Selected extract →
>>>

Before starting to saturate Twitch and YouTube with your streams and videos, work out what what makes your online persona unique, what makes it stand out from other players/personas.
Your public image should be very carefully established. You should carve up your character with the utmost attention, gain a reputation for specific types of strengths you bring into the game, develop a unique position, and so on. By just playing and playing, and streaming and streaming, just putting yourself out there unidirectionally, as another gamer trying to make it, has no catch to it. That is first.
Having 20 videos on YouTube, with all under 100 views, is a bad look. You’re giving the wrong first impression to people, and to your future investors, ingraining a rather damaging perception of yourself. Once that happens, people will start to think less of you. It is always better to have 1 video with 1,000 views, which you effectively promote, rather than having 20 with 30 views each.
Therefore, continue streaming on Twitch, but from your recordings, take notes of all your best moments, of anything that’s unique and which you think would make you go “Wow!” if you saw it on YouTube. Make some short clips with that material. Either you or a friend could slap up some commentary, and then put it up on YouTube, post it in some gaming forums and see the response. You are more likely to make better videos like this which might later better work in your favor.
Setup your Twitch and YouTube accounts to make money from views. This is something that will likely not bring in that much money, at least in the beginning, but if you are planning on becoming a pro gamer with everyone’s eyes on you, then you have to expect that people will be following you, watching you, how you play, how you move, and you will have followers and viewers. Setting this up early and being in control of it is the best way to gain the most advantage of this feature. Also, by seeing at this stage if you have any friends or family to help you with this is only beneficial to setting up your own springboard to higher goals. (See also Addiktz’ report: “How to Make Money Streaming on Twitch” for more information on how to go about this.)

<<<

Record list →
>>>

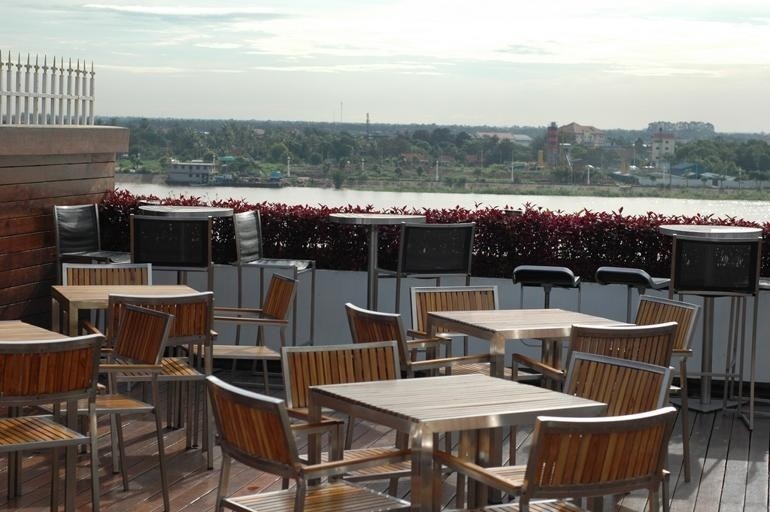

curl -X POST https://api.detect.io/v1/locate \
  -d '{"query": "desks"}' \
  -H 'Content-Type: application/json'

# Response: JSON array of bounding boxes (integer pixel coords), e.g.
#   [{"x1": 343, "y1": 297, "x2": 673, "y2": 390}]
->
[
  {"x1": 0, "y1": 319, "x2": 69, "y2": 354},
  {"x1": 51, "y1": 284, "x2": 204, "y2": 337},
  {"x1": 656, "y1": 223, "x2": 766, "y2": 414},
  {"x1": 328, "y1": 211, "x2": 425, "y2": 310},
  {"x1": 308, "y1": 369, "x2": 606, "y2": 510},
  {"x1": 425, "y1": 308, "x2": 637, "y2": 389},
  {"x1": 138, "y1": 204, "x2": 235, "y2": 287}
]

<<<

Requirements →
A: Quote the part of the guide on building a gaming persona above that opens with the words "Setup your Twitch" and closes with "go about this.)".
B: Extend the guide on building a gaming persona, picking up after its final sentence.

Answers →
A:
Setup your Twitch and YouTube accounts to make money from views. This is something that will likely not bring in that much money, at least in the beginning, but if you are planning on becoming a pro gamer with everyone’s eyes on you, then you have to expect that people will be following you, watching you, how you play, how you move, and you will have followers and viewers. Setting this up early and being in control of it is the best way to gain the most advantage of this feature. Also, by seeing at this stage if you have any friends or family to help you with this is only beneficial to setting up your own springboard to higher goals. (See also Addiktz’ report: “How to Make Money Streaming on Twitch” for more information on how to go about this.)

B:
Training + Performance Lifestyle Setup
A common lifestyle of a pro eSports gamer is to have at least 2 good sessions of 3-to-5 hours per session each day: one might be for practicing alone, working to improve your skill, technique, etc. and the other session might be with a team, or playing in online battles. There needs to be significant self time as well as competitive time with other players. These times need to be set in stone each day, and if you need to work to bring back money to make a living, then you need to look to do that outside those times. It is a simple matter of prioritizing your dream above all, and aligning everything with that.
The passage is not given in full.